* TEXT SHOWN:
DETROIT (WXYZ) — Albert Barber moved to Detroit from South Carolina to marry the love of his life, Latresa Rice, and start a new chapter.
He and Latresa were married in October. Last Thursday, the 39-year-old died from COVID-19.
Latresa is sharing her heartbreak, in hopes that others will take Michigan's stay at home order more seriously; she wants people to know this virus doesn't discriminate, and that anyone, regardless of age, can be at risk.
She said Albert went to get a haircut in late March, days before the stay at home was put in place.
“I told him not to go because I said on Monday they’re going to do a shutdown."
"I’m watching people who are not taking this seriously. They’re partying, they’re visiting everybody. And I lost the love of my life because he wanted to go get a haircut," says Latresa Rice, whose husband Albert passed away April 2nd from COVID-19 @wxyzdetroit pic.twitter.com/KxOioo0al7— Jenn Schanz (@JennSchanzWXYZ) April 7, 2020
Latresa had traveled to California for a work trip earlier in March; she doesn't believe she was exposed during that time, and said she felt no symptoms in the several days following that trip.

* AVAILABLE DATA:

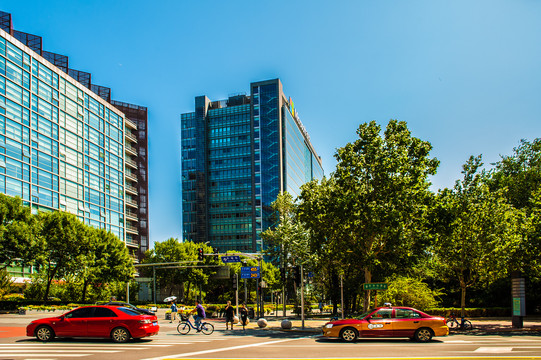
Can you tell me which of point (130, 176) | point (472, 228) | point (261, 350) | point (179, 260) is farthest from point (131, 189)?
point (261, 350)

* PROBLEMS TO WORK ON:
1. Please repeat the passage from the news story about Albert Barber, starting at "Latresa is sharing" and ending at "put in place.".
2. Write what comes next in the news story about Albert Barber, picking up after its final sentence.

* ANSWERS BELOW:
1.
Latresa is sharing her heartbreak, in hopes that others will take Michigan's stay at home order more seriously; she wants people to know this virus doesn't discriminate, and that anyone, regardless of age, can be at risk.
She said Albert went to get a haircut in late March, days before the stay at home was put in place.

2.
Soon after Albert's haircut, she said he developed a cough, and then a fever, and then had trouble breathing.
"Beaumont Hospital told us that our symptoms were not severe enough to get the test done,” she said.
So Latresa and Albert self-quarantined, hoping Albert would get better. However, days later his symptoms worsened and he was admitted to Sinai Grace and then moved to Pontiac General. Latresa said he was moved due to lack of bed space at Sinai Grace.
“I had been calling every day. No one could go up there because of the virus. They were treating him as if he had it before he got the results. They told me it would take 10 days to get the results back because Michigan was so backed up," she said.
April 2, the day Albert died, Latresa received the results of his test; he was positive for COVID-19.
"He was a dynamic preacher, and awesome musician," she said. “I’m watching people who are not taking this seriously. They’re partying, they’re visiting everybody. And I lost the love of my life because he wanted to go get a haircut.”
Albert had sleep apnea, and high blood pressure, but nothing Latresa thought would make him a high risk for the virus.
Her only way to say goodbye to her husband, was through a screen.
"The doctor at Pontiac General used her personal cell phone to allow him to Facetime me to talk to me. And I was able to pray with him before they put him on a ventilator," she told Action News.
"A hairdo is not worth it. A birthday party is not worth it. There are other methods, you can do virtual parties as opposed to risking your life and the life of those you love you and those who are connected to you.”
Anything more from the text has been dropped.